Продолжите рассказ о деле Бипэка, начав сразу после его последнего предложения.

• **Выбранный отрывок**
/---

Когда мы узнали о пытках, мы хотели трубить во все СМИ. А как еще? Такое резонансное дело: задержали людей ни за что, их пытали, над ними издевались, угрожали родным, угрожали адвокатам. Естественно, мы писали в СМИ. Лично я многократно обращалась в СМИ. На что мне отвечали, - вы видите, ваши посты блокируют, ваши страницы блокируют, мы этого не хотим. То есть было прямое указание сверху, что никак не освещать историю Бипэка.
Потом десятки или даже сотни раз мы просили разрешить провести нам мирный митинг в поддержку. Но нам все время приходил отказ из акимата в связи с тем, что именно в этот день и в этом месте запланировано какое-то мероприятие. И каждый раз это было просто враньем, ничего не проводилось, у нас есть видеофиксация каждого такого «мероприятия». После того как Ахметов ушел с поста акима, нам один раз разрешили провести митинг, там собралось достаточно много людей, которые поддерживали нас, те же родные семейских ребят приехали. Но повторю, это был один единственный раз.

\---

• **Фрагмент данных**
/---

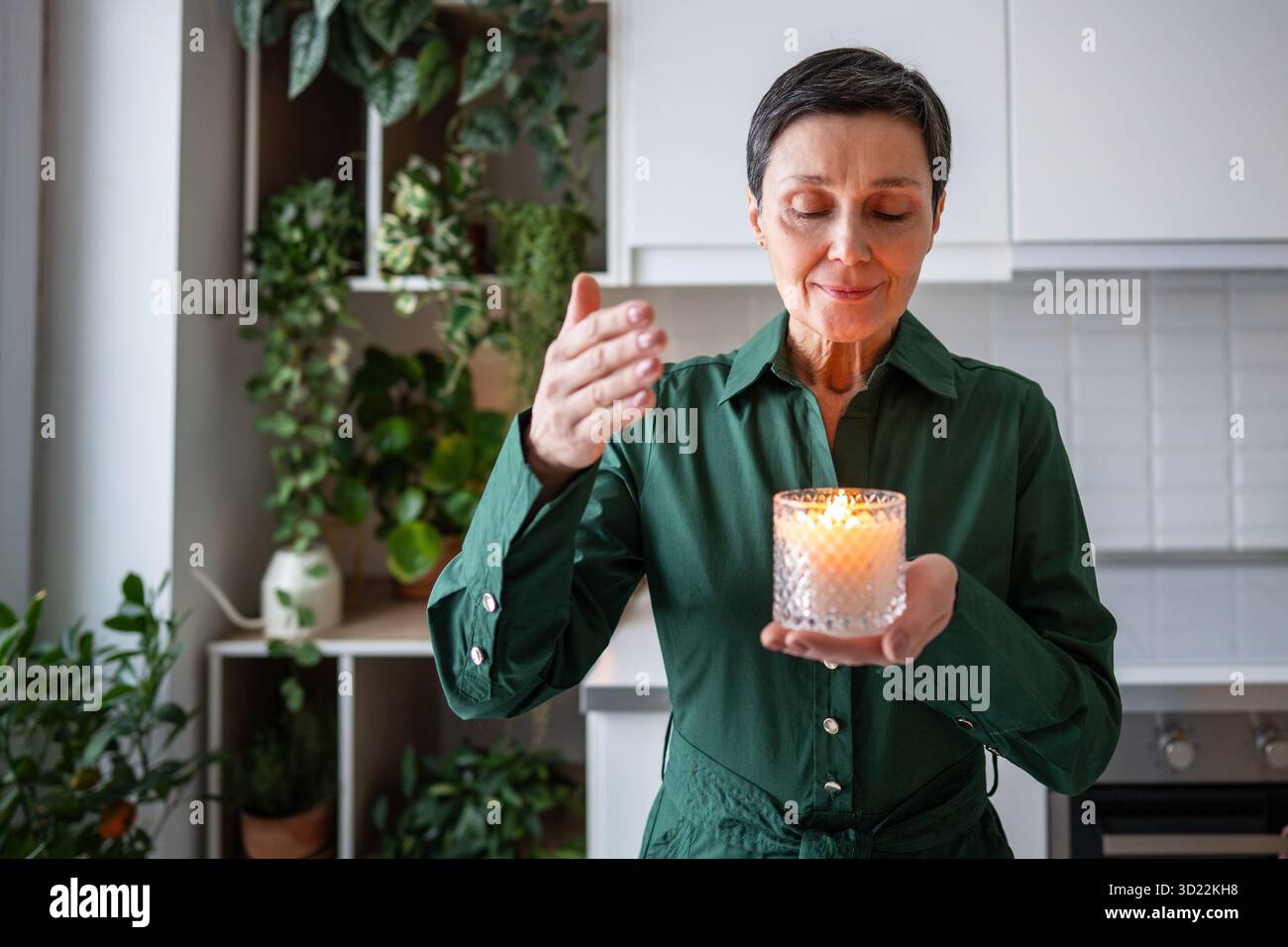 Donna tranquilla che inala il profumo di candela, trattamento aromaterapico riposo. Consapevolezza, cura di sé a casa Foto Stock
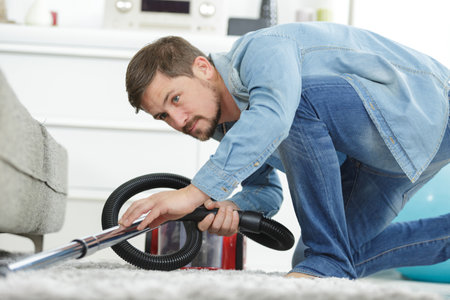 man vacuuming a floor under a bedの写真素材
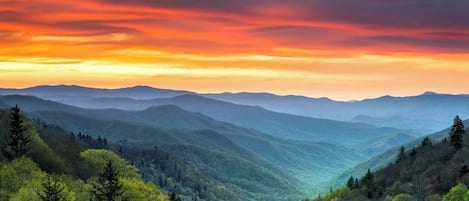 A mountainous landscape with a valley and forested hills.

\---

• **Ответ на задание**
Андрей мерчинский:
В каком формате проходят суды? Как Вы оцениваете ситуацию? Есть ли шансы на справедливое решение суда?
кристина борзых:
Год назад было первое судебное заседание, тогда наше дело отправили на доследование по причине того, что не было доказательств вины наших родных.
Документы для изучения нам передали, если можно так сказать. Все было просто в ужасном состоянии: в пыли, в грязи, будто по ним ногами ходили. Смято комком, большая часть вообще ликвидирована. Был такой момент показательный, как МСОГ обращается с документами: во время обыска в кабинете папы вскрыли сейф, вытащили оттуда его паспорт и демонстративно выбросили на пол.
Комната, где хранились вещдоки очень маленькая, 10-12 квадратных метров. И в ней груды коробок с документами. Никакой упорядоченности, что-то в одном месте валяется, что-то в другом. Если такое отношение к вещественным доказательствам, тогда я понимаю, почему их было так легко своровать. Чем и воспользовался один из следователей. В том числе были украдены личные вещи родителей, при этом потерпевшей стороной признан ДЭР, а не мы.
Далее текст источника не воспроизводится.